事実は小説より奇なり、という言葉を身を持って知る。相槌を打つ間もなくスラスラと出てくる突拍子もない話。死んだら天国か地獄に行くと教わって生きてきたけれど、どうやらそうじゃなくてソウルソサエティ?という名前のところへ行くらしい。あ、地獄はちゃんと、あるみたいだけど。それで駄菓子屋の店長さんは人間じゃなくて死神なのだといって笑った。死神という職業はなんとかそのソサエティとこちらの世界(店長さんは、ゲンセ?と言っていた)の治安を守るためのものなのだそうだ。

「ここまで、大丈夫っスか?」
「まあ、なんとか」
「質問とかあります?」
「ええと、なんでそれ、わたしに教えてくれるんでしょう」

アララ、と言うくせにさして困った顔も店長さんはしなかった。でも、こんな綺麗な色の髪をして、綺麗な顔をした(まあ、ヒゲがちょっとアレだけどヒゲまで髪の色とおんなじだからいいか)人が駄菓子屋の店長だというより死神と言われたほうがしっくりきた。どうぞ、と三色団子の乗った皿を差しだす指先も、トンと軽く押しただけで人の命を奪えそうなほど綺麗だ。店長さんはほんとうは死神さん。滑らかに上書きを済ます。

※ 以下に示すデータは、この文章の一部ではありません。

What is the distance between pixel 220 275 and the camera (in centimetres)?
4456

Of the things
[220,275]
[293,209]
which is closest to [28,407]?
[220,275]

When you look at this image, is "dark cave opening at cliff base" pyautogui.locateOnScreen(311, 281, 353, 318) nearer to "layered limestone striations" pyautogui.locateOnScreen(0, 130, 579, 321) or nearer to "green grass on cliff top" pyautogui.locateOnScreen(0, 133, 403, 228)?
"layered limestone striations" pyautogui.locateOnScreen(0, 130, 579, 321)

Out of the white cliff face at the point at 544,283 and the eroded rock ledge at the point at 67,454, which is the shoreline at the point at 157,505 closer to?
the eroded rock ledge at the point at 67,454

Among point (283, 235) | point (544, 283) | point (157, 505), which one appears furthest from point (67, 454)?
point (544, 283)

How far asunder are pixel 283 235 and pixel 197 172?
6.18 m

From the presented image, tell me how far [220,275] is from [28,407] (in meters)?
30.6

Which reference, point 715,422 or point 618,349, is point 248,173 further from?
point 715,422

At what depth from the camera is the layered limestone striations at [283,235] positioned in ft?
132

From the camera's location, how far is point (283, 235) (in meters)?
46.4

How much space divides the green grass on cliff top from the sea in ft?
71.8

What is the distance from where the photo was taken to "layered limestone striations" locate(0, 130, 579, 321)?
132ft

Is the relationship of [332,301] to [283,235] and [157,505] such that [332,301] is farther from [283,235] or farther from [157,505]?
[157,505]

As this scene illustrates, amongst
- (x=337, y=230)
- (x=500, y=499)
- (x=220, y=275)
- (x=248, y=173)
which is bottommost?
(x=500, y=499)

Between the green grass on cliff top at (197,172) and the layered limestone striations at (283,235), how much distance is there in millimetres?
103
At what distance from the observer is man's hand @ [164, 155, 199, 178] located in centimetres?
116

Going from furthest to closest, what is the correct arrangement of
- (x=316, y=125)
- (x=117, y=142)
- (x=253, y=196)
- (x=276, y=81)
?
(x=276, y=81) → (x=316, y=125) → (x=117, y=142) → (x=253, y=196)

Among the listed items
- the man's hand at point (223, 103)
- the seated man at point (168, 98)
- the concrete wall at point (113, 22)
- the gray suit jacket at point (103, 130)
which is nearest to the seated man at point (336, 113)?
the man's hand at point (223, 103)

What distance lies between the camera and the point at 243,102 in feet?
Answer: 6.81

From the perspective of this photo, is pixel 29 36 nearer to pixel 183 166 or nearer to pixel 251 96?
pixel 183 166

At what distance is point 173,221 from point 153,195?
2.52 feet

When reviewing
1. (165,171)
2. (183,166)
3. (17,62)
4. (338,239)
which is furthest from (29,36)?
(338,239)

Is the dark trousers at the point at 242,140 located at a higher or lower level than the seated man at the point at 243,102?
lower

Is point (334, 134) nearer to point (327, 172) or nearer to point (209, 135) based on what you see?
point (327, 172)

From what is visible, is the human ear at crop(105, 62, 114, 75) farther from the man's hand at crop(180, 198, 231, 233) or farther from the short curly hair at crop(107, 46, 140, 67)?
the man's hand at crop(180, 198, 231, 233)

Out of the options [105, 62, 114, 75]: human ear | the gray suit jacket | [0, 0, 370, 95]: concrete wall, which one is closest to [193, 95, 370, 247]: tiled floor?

「そうだ、死神は年をとるのがこちらの人に比べると格段にゆるやかなんスよ」
「へぇ、じゃあ店長さんは何歳ですか?」
「恥ずかしいからナイショですけど、まあ百年や二百年はくだらないっスね」

わたしから見ると三十半ばくらいなのに。ニヒャクネン、生きてるのかあ。っていったら1800年とかかぁ。まだまだ江戸時代ってところだろうか。なーんて中学の歴史の教科書を思いだす。二百回、誕生日やお正月やクリスマスを迎えてきたのかこの人は。

「大変そうですね、プレゼントとか」
「ヘっ?」
「あ、なんでもないです」

「・・・びっくりしましたか?」
「ですねえ」
「全然してなさそうなんスケド・・・まあいいでしょう」
「うん?」

「このお団子食べると、なまえサンもアタシとおんなじ時間の流れになるんスよぉ」

アタシね、こう見えても死神やってた頃はメチャクチャ優秀な科学者だったんス、といつも通りに笑う店長さん。だけど、目だけは獲物を仕留めた肉食動物ばりに爛々と輝いている。18歳のわたしはこれからニヒャクネン、いやそれよりも長く生き永らえるのだという。ゆっくり、何回も店長さんは繰り返す。刻みつけるみたいに。

「ここまで、大丈夫っスか?」
「ええと、まあ、なんとか」

肩まで伸びるわたしの髪を掬って口付けて、ああ成功だとうっとりして呟く店長さん。科学者なのも本当なんだな、と思う。人を愛するように、それより深く科学を愛しているのが店長さんの温度を通じてわたしに伝わった。

「髪で、成功かどうかわかるんですか?」
「いえいえ、コンパクを見ればわかるんスよ。一目瞭然、アナタは霊子体でありながら器子でも出来ている」

何を言ってるかは分からない。ニヒャクネン。もう一度くちのなかで呟いたけれど誰にも届かずパチリ、と消えていった。




っていう中編をそのうち書きたい。マッドサイエンティスト喜助と楽天的現代っ子のはなし。